En mi mundo ideal, sacar buenas notas se premiaría con viajes y comerse la luz se castigaría con confiscación de pasaporte –ah ¿Usted no respeta? Usted no viaja-. Agarra, abusador.
Hace poco más de un año, montada en un autobús vía New Jersey, mi prima hermana Gabriela Eugenia -Gaby, me encanta saber que no soy la única víctima con ese segundo nombre- me preguntó que cual creía yo que era el mejor invento del hombre. Me quedé viendo la ventana, pensando que con esa respuesta tenía que “comérmela” y se me vinieron a la mente no menos de ocho creaciones humanas: el avión, la rueda, el internet, y otras cosillas que nos han hecho la vida mucho más confortable. Después de analizar los pro y los contras de cada uno –creo que ganó el celular- esa noche di con la verdadera respuesta, al menos mí verdadera respuesta. Entonces me dije -chica, si está clarísimo, lo más ingenioso que se le ha ocurrido al hombre es viajar, mirar un poquito más lejos y preguntarse: ¿qué novedad habrá por allá?-. Muchas gracias colegas portugueses –¿o quizá italianos?-, mi mayor placer, infalible y absoluto, se lo debo a ustedes.
Desde
bien chiquita, viajar implicaba para mí una sensación bastante similar a un niño
abriendo los regalos de Santa un 25 de diciembre. Mi mamá trabaja básicamente
para viajar y probablemente sus genes estén tatuados hasta en mi último Cc de
sangre. La expectativa de conocer nuevos espacios, leer en los extranjeros sus
diferentes culturas, jurungar en los mercaditos, perderme en las callecitas,
oler, comer, comer, comer –sí, esta parte
es importante- y sobretodo, congelar cada momento en imágenes –soy fotógrafa, primero va mi cámara y luego
mi cepillo de dientes- es un wish
list interminable.
El
olor de los aeropuertos me eriza orgásmicamente; amo viajar como sea y donde
sea, pero debo confesar que los aviones y yo nos entendemos perfecto. Sentarme
a planificar un viaje es mejor plan que bailar salsa, comer risotto o ver
películas de cine independiente y reviso hasta el último blog de cada ciudad para
hacer el intento de ir a lugarsitos lo menos turísticos posible –aunque si viajo en familia, no pelamos el
“Sightseeing bus”-. Desde que compro el boleto hasta que escucho a la
aeromoza explicando cómo inflar el chaleco salvavidas, obviando el proceso
CADIVI y el “packing day” –que pagaría sin remordimiento porque alguien más lo
hiciera- la emoción es tan cursi que no me soporto.
Cada
destino es un gran anuncio que grita “Puede pasar con confianza”. Pisar tierra
diferente a la que concurres todos los días es una bendición glamorosa. No escapar de la rutina
debería ser ilegal, y hacerlo sin maletas, traer consecuencias de gravedad
criminal. Tener pasaporte debería ser un ordenamiento del ejecutivo y deberían
haber más SAIME que Mc Donalds. En mi mundo ideal, sacar buenas notas se
premiaría con viajes y comerse la luz se castigaría con confiscación de
pasaporte –ah ¿Usted no respeta? Usted
no viaja-. Agarra, abusador.
El
que viaja crece. Primero se viaja, luego se existe. El que diga que conoce el
mundo y no ha viajado, o es un hablador de $%&(/nadas o se ha pasado la
vida encerrado leyendo desde Homero hasta Victor Hugo –porque hay que reconocer, que leer es lo más parecido a viajar-.

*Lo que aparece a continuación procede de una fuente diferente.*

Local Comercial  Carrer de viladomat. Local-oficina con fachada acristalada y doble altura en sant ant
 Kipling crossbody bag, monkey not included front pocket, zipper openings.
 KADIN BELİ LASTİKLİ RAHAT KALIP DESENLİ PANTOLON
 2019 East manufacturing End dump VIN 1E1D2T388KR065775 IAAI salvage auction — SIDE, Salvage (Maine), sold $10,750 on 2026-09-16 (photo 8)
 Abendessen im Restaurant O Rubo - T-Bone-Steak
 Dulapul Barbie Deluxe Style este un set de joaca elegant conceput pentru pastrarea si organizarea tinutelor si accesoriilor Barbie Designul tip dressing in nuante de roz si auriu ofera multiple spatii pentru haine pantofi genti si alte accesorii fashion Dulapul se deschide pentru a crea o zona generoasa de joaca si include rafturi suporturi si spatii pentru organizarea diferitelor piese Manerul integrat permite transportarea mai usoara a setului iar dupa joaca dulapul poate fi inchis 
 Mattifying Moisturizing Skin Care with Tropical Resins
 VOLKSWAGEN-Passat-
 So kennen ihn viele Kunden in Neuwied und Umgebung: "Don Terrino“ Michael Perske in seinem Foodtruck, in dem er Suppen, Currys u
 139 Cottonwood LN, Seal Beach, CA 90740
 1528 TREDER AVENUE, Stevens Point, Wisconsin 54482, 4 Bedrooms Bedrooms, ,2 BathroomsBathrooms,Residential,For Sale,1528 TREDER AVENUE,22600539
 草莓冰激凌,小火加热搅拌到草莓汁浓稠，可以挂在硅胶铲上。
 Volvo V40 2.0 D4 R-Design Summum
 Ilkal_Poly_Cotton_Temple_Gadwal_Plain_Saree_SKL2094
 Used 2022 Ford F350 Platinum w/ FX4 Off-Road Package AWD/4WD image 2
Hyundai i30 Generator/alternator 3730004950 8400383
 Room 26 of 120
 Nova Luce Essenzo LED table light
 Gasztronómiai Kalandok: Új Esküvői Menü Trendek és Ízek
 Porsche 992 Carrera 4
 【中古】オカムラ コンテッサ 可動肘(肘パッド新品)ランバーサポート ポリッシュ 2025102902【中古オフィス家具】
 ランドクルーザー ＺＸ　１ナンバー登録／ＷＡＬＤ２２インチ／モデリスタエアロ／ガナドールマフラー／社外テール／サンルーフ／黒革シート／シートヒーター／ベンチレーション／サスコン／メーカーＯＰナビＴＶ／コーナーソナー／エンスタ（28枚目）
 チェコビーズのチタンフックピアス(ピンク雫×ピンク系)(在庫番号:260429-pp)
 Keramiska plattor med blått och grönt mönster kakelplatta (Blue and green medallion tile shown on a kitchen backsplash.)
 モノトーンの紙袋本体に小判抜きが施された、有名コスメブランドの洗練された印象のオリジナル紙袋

El que viaja tiene más contenido para argumentar, aumenta su cultura general,
desarrolla su olfato y su paladar, conoce nuevos seres humanos, y si tiene
suerte, hasta unas palabritas en otro idioma puede aprender. El que viaja es
rico, porque ha cultivado su espíritu con experiencias tan diversas como peces
en el mar, y está consciente que al final de su vida, lo que deja es un backpack lleno de anécdotas y relatos
interesantes sobre su aprendizaje.
Viajar
es un escape sublime, es la oportunidad de entender que las fronteras no
existen, que son sólo una burrada política para otorgarle propiedad a la tierra
del hombre. Que lo tuyo es mío y lo mío es tuyo, porque somos humanos y punto.
Es un “ven que te presento…”, es un descubrimiento sin límites, es un “merci”,
un “ich liebe”, un “please”.
A
mis 25 años me hice una promesa: todos los años voy a viajar. Afirmo con la
seriedad del caso que esta promesa tiene
lazos de sangre. Mi crecimiento humano, personal y espiritual, va de la
mano con el descubrimiento del mundo y el entendimiento de mi raza. La vida
generosa nos ha regalado un planeta hermoso, ávido por conocernos. ¿No sería
injusto no darle ese placer? Yo creo que sí.